### PERINTAH 1
Pada wawancara dengan Sukanto Tanoto, ganti "pegawai" menjadi "karyawan", lalu tuliskan ulang bagian yang dimulai dari "Bisa diceritakan perjalanan" dan berakhir pada "usaha di Medan.".
### PERINTAH 2
Sebutkan semua negara yang menjadi tujuan ekspor kayu gelondongan menurut wawancara dengan Sukanto Tanoto.
### PERINTAH 3
Teruskan wawancara dengan Sukanto Tanoto, mulai sesudah kalimat terakhir yang tertera.

### TEKS BACAAN

---*---

Nyaman tanpa iklan. Langganan BisnisPro

SUKANTO TANOTO: Kita Bisa Seperti China, Apa Kurang Kita?

Royal Golden Eagle telah berkembang menjadi perusahaan raksasa yang memproduksi berbagai produk buatan Indonesia dengan merambah pasar di lebih dari 75 negara.
Sukanto Tanoto
Sukanto Tanoto

Bisnis.com, JAKARTA - Royal Golden Eagle telah berkembang menjadi perusahaan raksasa yang memproduksi berbagai produk buatan Indonesia dengan merambah pasar di lebih dari 75 negara.

Bagaimana kiat dan lika-liku Sukanto Tanoto, sang founder Grup Raja Garuda Emas menjadikannya sebagai salah satu bisnis pengolah sumber daya terintegrasi terbesar di Asia Pasifik. Bisnis Indonesia mewawancarai Chairman yang juga merupakan salah satu orang terkaya di Tanah Air ini baru-baru ini. Berikut petikannya:

Bisa diceritakan perjalanan Anda merintis bisnis hingga bisa berkembang menjadi kelompok usaha yang besar seperti sekarang?

Bisnis ini sudah 48 tahun dimulai pada 1967.  Saya memulainya sebagai pengusaha kecil, hanya dengan tiga orang pegawai. Modalnya saat itu sekitar Rp3 juta atau Rp4 juta. Itu tahun 1967. Pada 1966 sekolah saya tutup karena peristiwa G-30S tahun 1965. Lalu saya membantu orang tua yang buka usaha di Medan.

Awalnya saya lahir di Belawan terus ke Medan. Nah dari sana membuka toko. Itupun tidak bisa beli. Jadinya sewa saja di bagian bawahnya. Tidurnya di belakang toko. Jualan di sana. Lalu usaha leveransir [memasok peralatan dan kebutuhan bagi perusahaan] Pertamina di Pangkalan Brandan lalu jadilah kontraktor.

Lumayan-lah [saat itu booming minyak] saya pikir-pikir ini customer cuma satu [Pertamina], saya harus menambah pelanggan dan diversifikasi usaha agar berkembang.

Waktu itu semua orang ramai ekspor kayu gelondongan, kalau dapat izin HPH, cut a tree satu kapal US$1 juta dan saya lihat kayunya diekspor ke Singapura, Taiwan dan Korea Selatan [untuk diolah menjadi kayu lapis/plywood]. Kemudian Indonesia beli plywood lagi [karena belum ada pabrik pengolahan kayu]. Ini bisnis bagus. Saya pikir ngapain beli lagi, bodoh dong.

---*---

### BARIS DATA

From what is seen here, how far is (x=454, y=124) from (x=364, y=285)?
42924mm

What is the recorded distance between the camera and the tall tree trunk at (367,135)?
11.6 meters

---*---

### HASIL 1
Bisa diceritakan perjalanan Anda merintis bisnis hingga bisa berkembang menjadi kelompok usaha yang besar seperti sekarang?

Bisnis ini sudah 48 tahun dimulai pada 1967.  Saya memulainya sebagai pengusaha kecil, hanya dengan tiga orang karyawan. Modalnya saat itu sekitar Rp3 juta atau Rp4 juta. Itu tahun 1967. Pada 1966 sekolah saya tutup karena peristiwa G-30S tahun 1965. Lalu saya membantu orang tua yang buka usaha di Medan.

### HASIL 2
Singapura, Taiwan, dan Korea Selatan.

### HASIL 3
Lalu saya berpikir untuk membangun pabrik. Pemerintah juga appreciate, namun memang minta izinnya tidak gampang. Saya sampai kenal Pak Yusuf, Menteri Perindustrian saat itu. Saya sampaikan, semua orang ekspor kayu gelondongan, tetapi saya mau bangun pabrik plywood. Ditanya kapan selesai? Saya bilang 18 bulan selesai, lalu diminta lapor kalau sudah selesai. Itu 1973. Target selesai 18 bulan tapi 14 bulan sudah selesai dan pada 1975 saya lapor ke Pak Menteri Yusuf dan langsung disampaikan ke Presiden Soeharto untuk meresmikan.

Sekarang daerahnya aman, di perbatasan Aceh.  Dulu kan ada Gerakan Aceh Merdeka [GAM] di sana, tapi Pak Menteri bilang kalau soal keamanan itu urusan negara.

Nah, ini pabrik kalau dikembangkan sekian juta kubik yang diproduksi bisa menyerap tenaga kerja ribuan orang. Kemudian bisnisnya [pabrik olahan kayu] lumayan berkembang hingga ada asosiasi Apkindo.

Setelah itu mulailah diversifikasi usaha, saya melihat potensi kebun [sawit]. Dulu swasta mana mau buka kebun [karena panennya lama]. Ini kan [Sumatra] dekat Malaysia. Di sana besar-besaran buka kebun. Lalu saya hitung-hitung ini Indonesia penduduk 10 kali lebih banyak dari Malaysia, [tetapi tidak ada yang mau buka perkebunan sawit]. Padahal Itu kan untuk bahan pangan, minyak goreng.

Saya bikin komparasi dan akhirnya saya bikin sawit. Kalau melihat tipe kerja di sektor perdagangan dan kerja industri ternyata kerja di sektor perkebunan ini lain lagi.

Kerja di kebun itu nafasnya harus panjang. Karena tanam sawit panen bisa tiga tahun paling sedikit dua tahun buah pasir jadi bisa lima tahun, harus pandai kelola cashflow-nya.

Bagaimana kondisi pasar pada saat itu? Apa pertimbangannya?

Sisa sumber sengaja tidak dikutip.